Principle 1: Classroom Diversity Enriches and Strengthens Education
Anna Laktionova, a Lead Teacher and a Year 8 Coordinator from Keysborough College states that “every student is unique and every group of students is different.” This is a definite as learners have different experiences, cultures, beliefs, and values that they hold on to. Through diversity in schools, where children of different learning disabilities are put together amongst students who do not require assistance, opportunities are created for growth and better connection in personal, social, and academic achievement. Segregations according to gender, race, religion, and learning disabilities should be abolished during the tender years of a child. As teachers begin to apply this type of initiative, it automatically creates a welcoming and focused environment that would motivate all types of learners. Educators’ efforts and engagement for all their students without any exclusion factors make the education system an inclusive environment.

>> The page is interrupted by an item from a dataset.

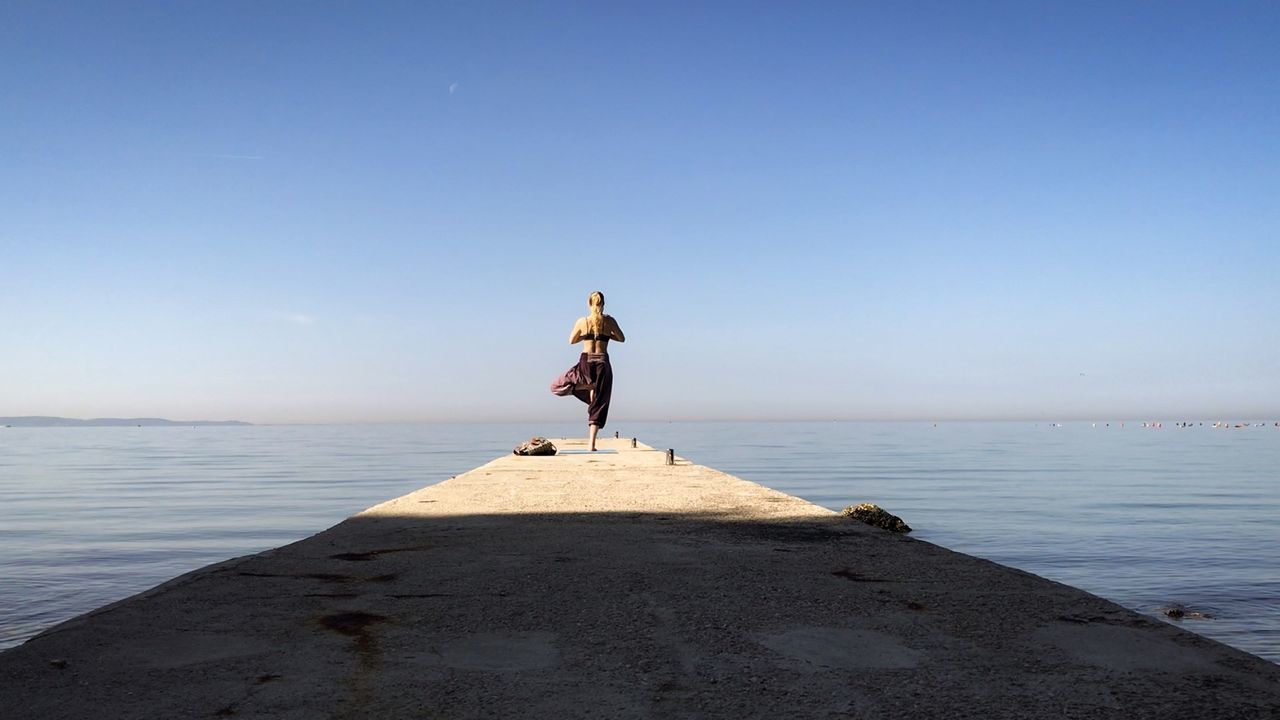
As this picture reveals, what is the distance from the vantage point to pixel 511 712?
262cm

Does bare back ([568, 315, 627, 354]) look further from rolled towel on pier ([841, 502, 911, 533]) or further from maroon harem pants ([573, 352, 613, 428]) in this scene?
rolled towel on pier ([841, 502, 911, 533])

Principle 2: A Strength-Based and Personalised Curriculum
Strength-based approaches are a key principle of inclusive education. They recognise each student has inherent strengths and talents. These strengths and a student's specific needs should be placed at the centre of curriculum-planning and implementation. This optimizes opportunities for both teachers and student learning. A strength-based and personalized curriculum improves student engagement, motivation, and academic outcomes for all students. This approach celebrates diversity and difference and facilitates opportunities for personalised learning.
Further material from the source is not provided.